= To be done =
Change "red fabric" to "crimson cloth" in the rows starting with the line that contains "How would you" and going on through the line that contains "10.3 meters". Give only those lines again, with everything else left unchanged.

==================================================

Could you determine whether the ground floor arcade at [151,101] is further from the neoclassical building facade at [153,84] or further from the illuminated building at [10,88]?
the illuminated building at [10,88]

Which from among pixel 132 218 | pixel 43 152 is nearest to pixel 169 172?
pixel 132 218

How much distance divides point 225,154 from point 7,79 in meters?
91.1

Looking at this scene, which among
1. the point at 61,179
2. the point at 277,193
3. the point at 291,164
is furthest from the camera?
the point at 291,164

==================================================

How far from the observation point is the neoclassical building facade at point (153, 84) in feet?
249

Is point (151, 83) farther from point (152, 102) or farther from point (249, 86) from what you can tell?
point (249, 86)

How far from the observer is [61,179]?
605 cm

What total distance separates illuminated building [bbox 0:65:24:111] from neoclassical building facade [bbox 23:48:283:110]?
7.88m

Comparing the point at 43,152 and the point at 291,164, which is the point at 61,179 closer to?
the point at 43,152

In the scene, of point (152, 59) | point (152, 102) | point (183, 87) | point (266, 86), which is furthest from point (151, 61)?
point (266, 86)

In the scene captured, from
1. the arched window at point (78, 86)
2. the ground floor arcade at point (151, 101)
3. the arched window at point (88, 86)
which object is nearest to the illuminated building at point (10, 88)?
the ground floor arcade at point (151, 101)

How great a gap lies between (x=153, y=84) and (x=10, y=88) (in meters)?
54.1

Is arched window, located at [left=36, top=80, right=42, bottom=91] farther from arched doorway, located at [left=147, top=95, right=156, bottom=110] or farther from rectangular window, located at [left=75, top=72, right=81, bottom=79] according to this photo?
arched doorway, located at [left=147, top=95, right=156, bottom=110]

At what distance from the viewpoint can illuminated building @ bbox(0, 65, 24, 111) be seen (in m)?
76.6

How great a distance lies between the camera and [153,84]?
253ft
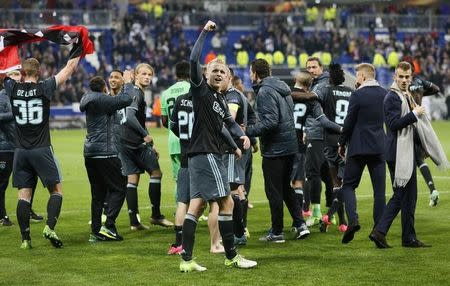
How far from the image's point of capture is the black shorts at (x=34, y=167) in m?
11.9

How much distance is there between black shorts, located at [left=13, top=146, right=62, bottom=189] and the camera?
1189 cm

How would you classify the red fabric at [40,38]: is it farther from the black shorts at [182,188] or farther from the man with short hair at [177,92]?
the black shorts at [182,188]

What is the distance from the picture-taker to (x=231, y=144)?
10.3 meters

==================================================

= Problem solution =
How would you classify the crimson cloth at [40,38]: is it farther from the black shorts at [182,188] or farther from the man with short hair at [177,92]?
the black shorts at [182,188]

What is the distance from the picture-taker to (x=231, y=144)?
10.3 meters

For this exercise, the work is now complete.